One man’s pond scum is another man’s treasure. Some biological waste from your pond can actually be beneficial to your backyard. The sludgy green algae, that you work so hard to prevent and get rid of, is a perfect and essential ingredient in composting. Compost is an organic, natural, and cost efficient way to fertilize plants and soil. So now when you are clearing out that algae you can put it to good use.
Spring is a perfect time to clean your pond and rid your water garden of pond scum. It’s also an ideal time to start composting. Composting is a natural process that turns organic material into a dark rich substance that is a wonderful conditioner for your soil. This organic matter is known as the “soul of a healthy soil.” Adding compost to your yard or garden will help your plants grow bigger and better. It also helps soil hold on to nutrients and water, benefiting your plants while reducing the risk of pollution. But why is algae or pond scum good for creating fertilizer? Pond scum and algae are living organisms that are rich sources of nitrogen, an essential nutrient for the millions of decomposing bacteria at work on your compost. According to the University of Illinois Cooperative Extension, these aerobic bacteria use the nitrogen in compost ingredients, such as pond algae, to grow and reproduce. Using pond scum as fertilizer also incorporates important nutrients, such as potassium and phosphorus, into the compost. A key factor in composting pond algae successfully is making sure that you layer your compost correctly.
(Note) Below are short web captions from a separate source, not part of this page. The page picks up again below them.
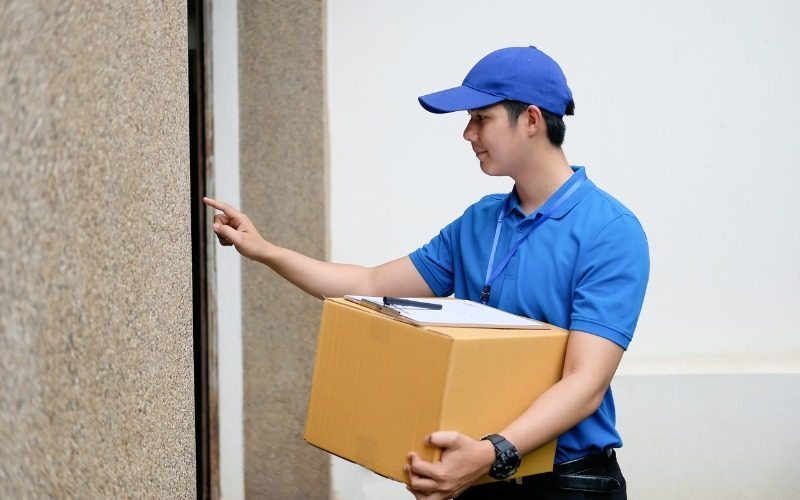 Express delivery operative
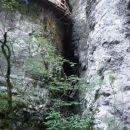 Galerije so leseni mostovi, ki nam omogočijo nadaljevanje poti skozi najožji del soteske.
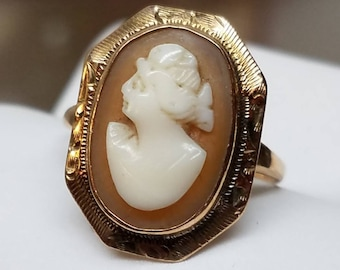 Antique 10K Yellow Gold Cameo Ring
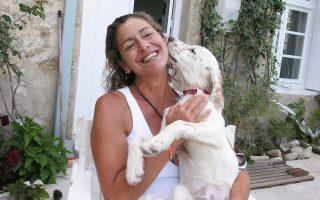 Η Μαρία με την αγαπημένη της σκυλίτσα Καρίνα.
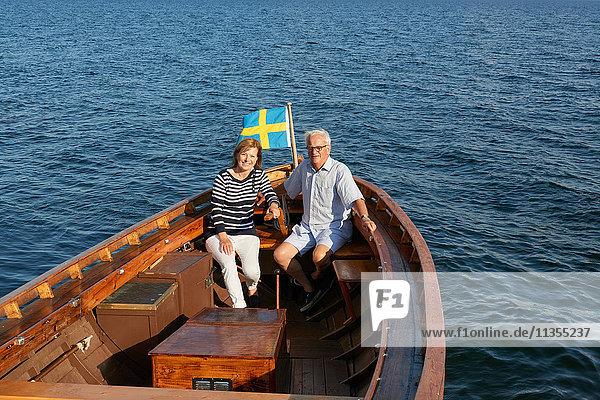 Ehepaar sitzt im Boot auf dem Meer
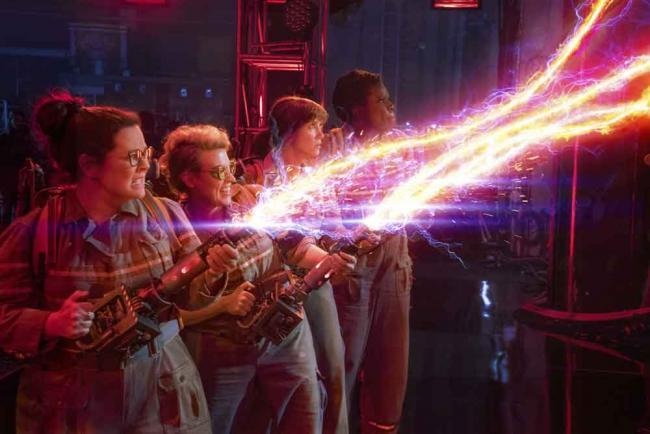 v.l.n.r.: Die Ghostbusters Abby (Melissa McCarthy), Holtzmann (Kate McKinnon), Erin (Kristen Wiig) und Patty (Leslie Jones) in Sony Pictures' GHOSTBUSTERS
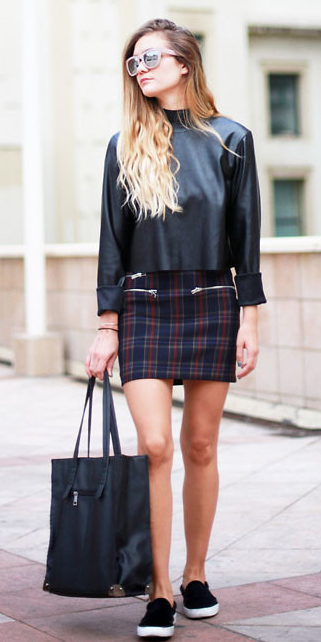 blue-navy-mini-skirt-plaid-black-top-blonde-sun-black-bag-tote-black-shoe-sneakers-spring-summer-weekend.jpg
So where do you start? First step is to remove the algae or pond scum from your pond. The easiest way to remove pond scum is to use a fish net, swimming pool skimmer or a rake. Let excess water drain, then place the scum in a bucket for transport. If the water is salty, rinse the scum with a garden hose before adding it to the compost pile. Next, mix the algae thoroughly with other nitrogen-rich (green) organic materials like fresh grass clippings, horse or cow manure, coffee grounds, and vegetable scraps. Gather a variety of carbon-rich (brown) materials such as straw, cardboard, shredded paper, dead leaves, dried grass clippings and old hay. Spread a layer of the carbon-rich organic materials 4 to 6 inches deep on the ground in a 3-square-foot area. Place a 3-inch layer of high-nitrogen materials, including the pond algae, over the carbon layer. Sprinkle several handfuls of plain topsoil over the pile, which introduces beneficial soil bacteria and speeds the process of decomposition and ultimately the composting process. Moisten the pile lightly with a garden hose and nozzle attachment. Build your compost pile with alternating layers of carbon and nitrogen materials until it is 3 to 4 feet tall. Use a manure fork to push the center of your pile down slightly to help channel rain water into your compost to keep it moist. The pile should heat up within 24 hours. Check the moisture level of your pond algae compost every two or three days. It should feel like a moist wrung out sponge. If you squeeze a handful of the compost material and only a few drops of liquid are wrung out then that is the correct moisture according to the University of Illinois Cooperative Extension. Wait for four to five weeks for your pond algae compost pile to heat up then mix the layers with a manure fork. Continue aerating the compost by turning the layers once every seven to 10 days.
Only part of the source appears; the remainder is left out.